Голос узника эхом разносится по залу. Он сжимает губы, чтобы не пуститься в рассуждения, которые для судей не более чем пустой звук. Тяжелый бой, куда тяжелее, чем ему представлялось.

– Чего ради вы просили нас собраться? – вскипает Гайтан. – Мы не услышали ничего нового.

– Я просто хотел, чтобы вы знали: иудейство для меня не блажь, но сознательный выбор. Многие годы я прислушивался к голосу совести и пришел к выводу, что иного пути не существует. – Франсиско делает паузу.

Инквизиторы начинают выказывать нетерпение.

– Чтобы иметь право называть себя иудеем, – продолжает Франсиско как можно спокойнее, – нужно пройти болезненное испытание, исполнив Завет между Господом и Авраамом.
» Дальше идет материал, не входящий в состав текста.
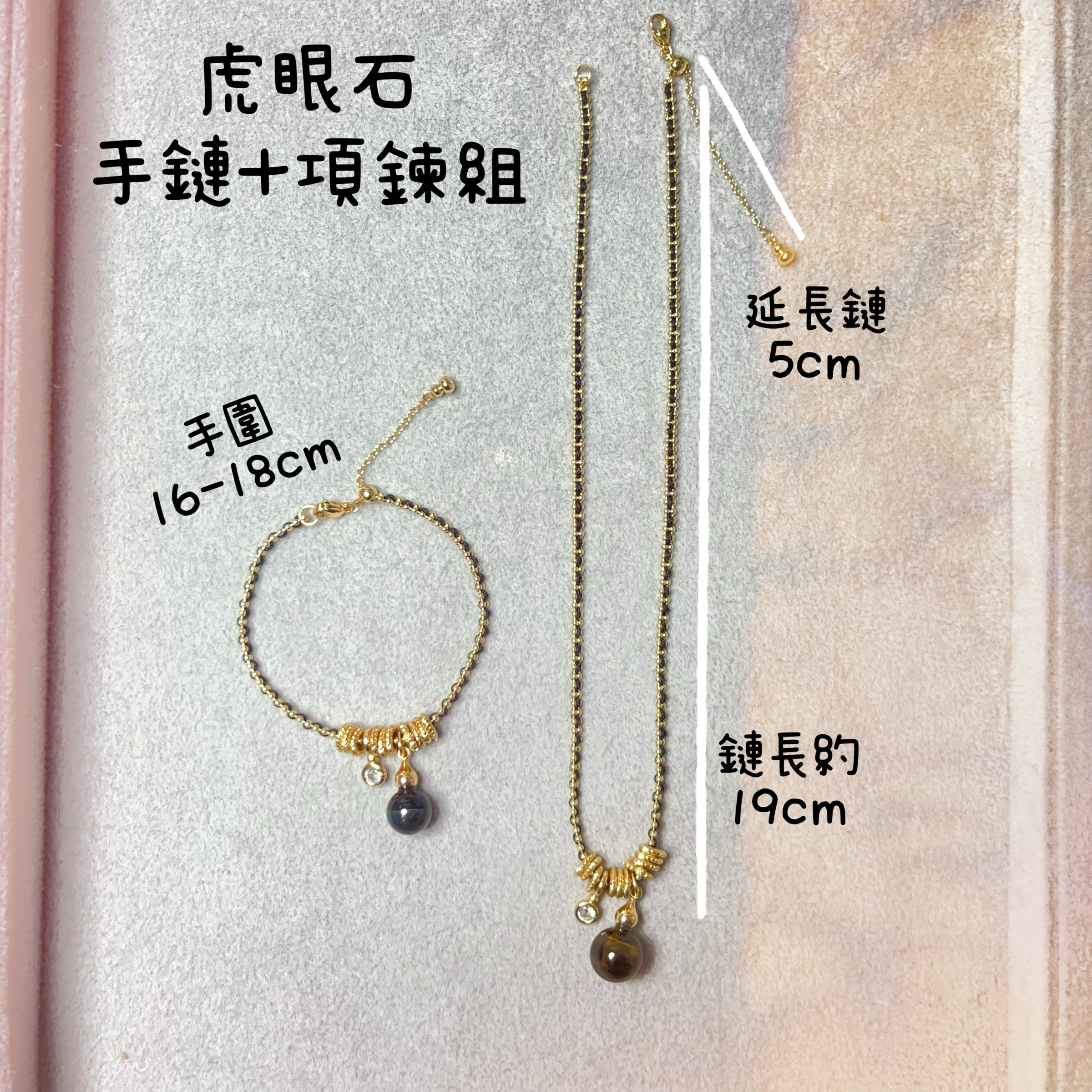 虎眼石 手鍊＋項鍊組｜低調守護系｜延長鍊可調｜日常百搭飾品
Достопочтенные судьи, помните ли вы, о чем говорится в семнадцатой главе Бытия? – Франсиско закрывает глаза и цитирует по памяти: – «И сказал Бог Аврааму: ты же соблюди Завет Мой, ты и потомки твои после тебя в роды их. Сей есть Завет Мой, который вы должны соблюдать между Мною и между вами и между потомками твоими после тебя: да будет у вас обрезан весь мужеский пол; обрезывайте крайнюю плоть вашу: и сие будет знамением Завета между Мною и вами». – Он открывает глаза. – Прошу вас, не думайте, будто я из безответственности или из пустого каприза оставил то, во что не смог уверовать, как ни старался, и нашел себе забаву поинтереснее. Клянусь, что, прежде чем решиться на столь рискованный шаг, я прошел через горнило сомнений, презрел опасности и пожертвовал многими благами, но прислушался к голосу Творца, звучавшему в глубине сердца. Мне пришлось рассечь собственную плоть сначала ланцетом, а потом и ножницами. Вера моих пращуров не менее сурова, чем вера во Христа, она тоже требует постов и самоотречения. Но я чувствую, что через нее приближаюсь к Вечному и обретаю достоинство. Этой тайной я решил поделиться с единственным человеком: с моей сестрой Исабель, нежной и ранимой, как наша бедная матушка, ибо понадеялся, что она сумеет влиться в древний род, восходящий к великим библейским временам. Однако голос страха в душе сестры пересилил голос разума, она не смогла понять, что, лишь исполнив древние заповеди Всевышнего, мы пребываем с ним в мире. – Франсиско замолкает, в упор глядя на судей. – Вот и все, что я хотел вам сказать.

Заключенный устало опускает голову.

Антонио Кастро дель Кастильо сидит, сцепив пальцы, чтобы удержаться и не всплеснуть руками. Желудок болезненно сжимается. Как этот врач защищает свои ложные убеждения, просто оторопь берет! Судья косится на Гайтана, но тот по-прежнему невозмутим, непроницаем. Всего несколько дней назад старший соратник внушал ему, что настоящий инквизитор должен жалеть лишь о чрезмерной мягкости и никогда – о чрезмерной суровости. Дель Кастильо украдкой потирает живот и читает про себя «Аве Мария».